We, decreed a dying breed,
(lies told live by hell spawned news feed)
venture alone and unarmed
in a hunt for humanity;
an endangered species
worthy of kid gloves
and gratis hugs.

Some, coaxed with kindness,
do their brethren proud
belying the myth
extinction has erased them
from the face of the earth.

Granted, sightings are rare,
but they are still there,
providing your binoculars
are top of the line
and you're willing to invest
a wee bit of time.

Decency still subsists
however hidden 
in the hardened hearts of heathens.
Subtle nudges are our friends
and will keep them from their end
if wisely deployed and employed.

We must excavate the good
in soured guts
or without a but
it will be we
posed and displayed
in glass cases
being jeered at
by those with firmly fisted spears.

Continued ravages by savages
will bring the earth full circle
with only the fires
of global devastation
to illuminate the coming
of the Dark Age.

### TASK INSTRUCTIONS
- A) Quote every line of the poem that ends with a period.
- B) Set down the lines of the poem between "We, decreed a" and "of the earth.", inclusive.
- C) For each statement, say whether it agrees with the poem, and quote the words that decide it:
(i) Sightings are described as rare.
(ii) Decency is said to have vanished entirely.
(iii) Cheap binoculars are enough for a sighting.

### PROVIDED MATERIAL
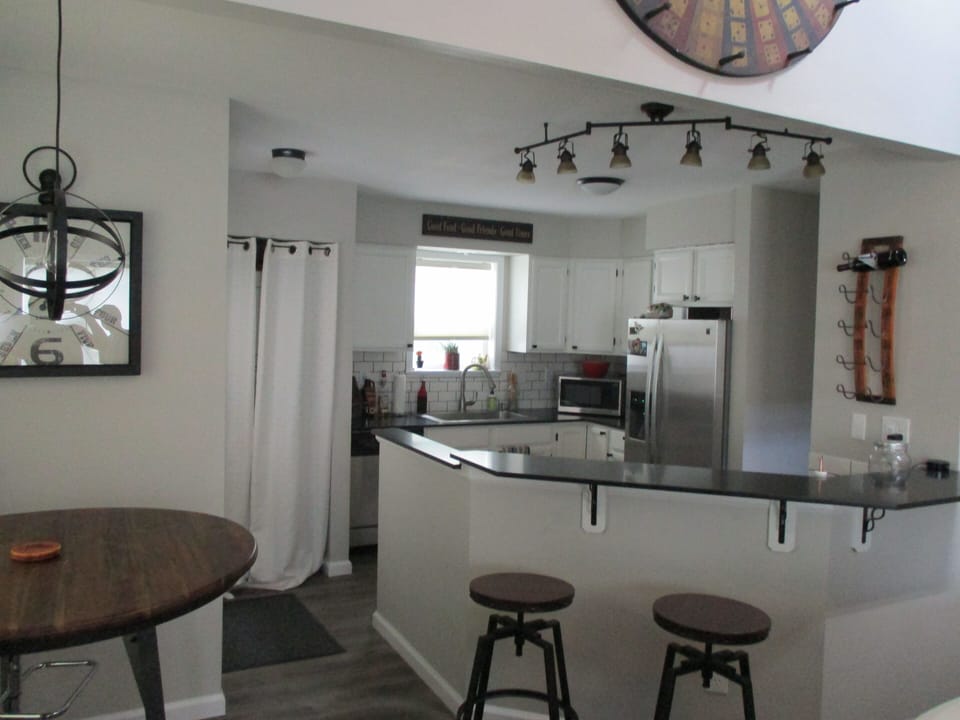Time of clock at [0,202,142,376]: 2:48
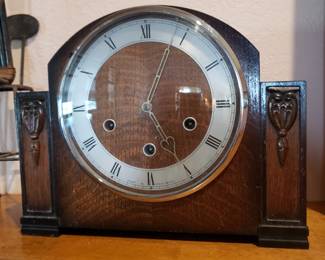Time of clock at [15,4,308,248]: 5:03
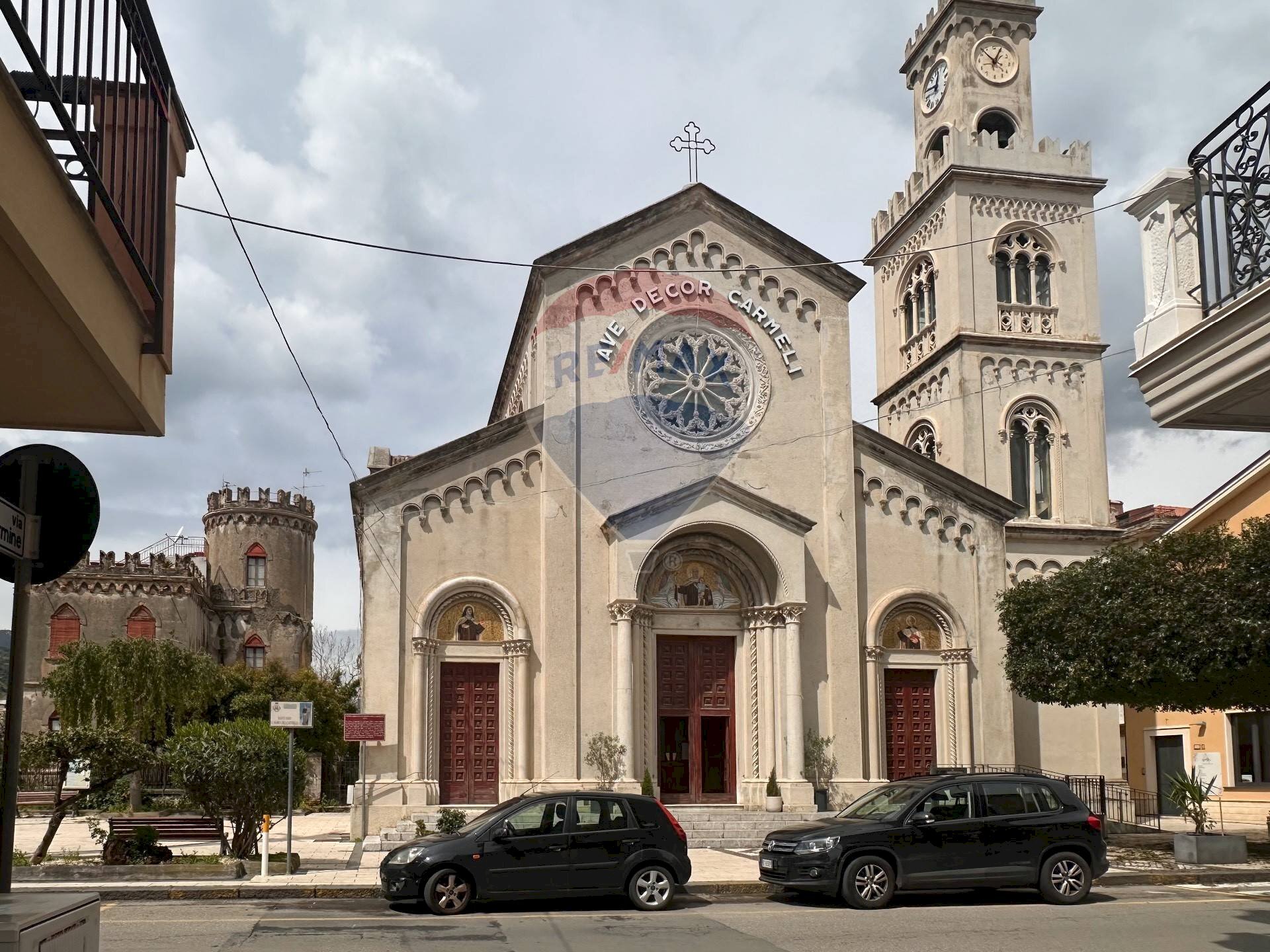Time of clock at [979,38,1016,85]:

### SOLUTIONS FOR EACH TASK
- A)
"and gratis hugs."
"from the face of the earth."
"a wee bit of time."
"in the hardened hearts of heathens."
"if wisely deployed and employed."
"by those with firmly fisted spears."
"of the Dark Age."

- B)
We, decreed a dying breed,
(lies told live by hell spawned news feed)
venture alone and unarmed
in a hunt for humanity;
an endangered species
worthy of kid gloves
and gratis hugs.

Some, coaxed with kindness,
do their brethren proud
belying the myth
extinction has erased them
from the face of the earth.

- C)
(i) Yes: "Granted, sightings are rare,"
(ii) No: "Decency still subsists"
(iii) No: "are top of the line"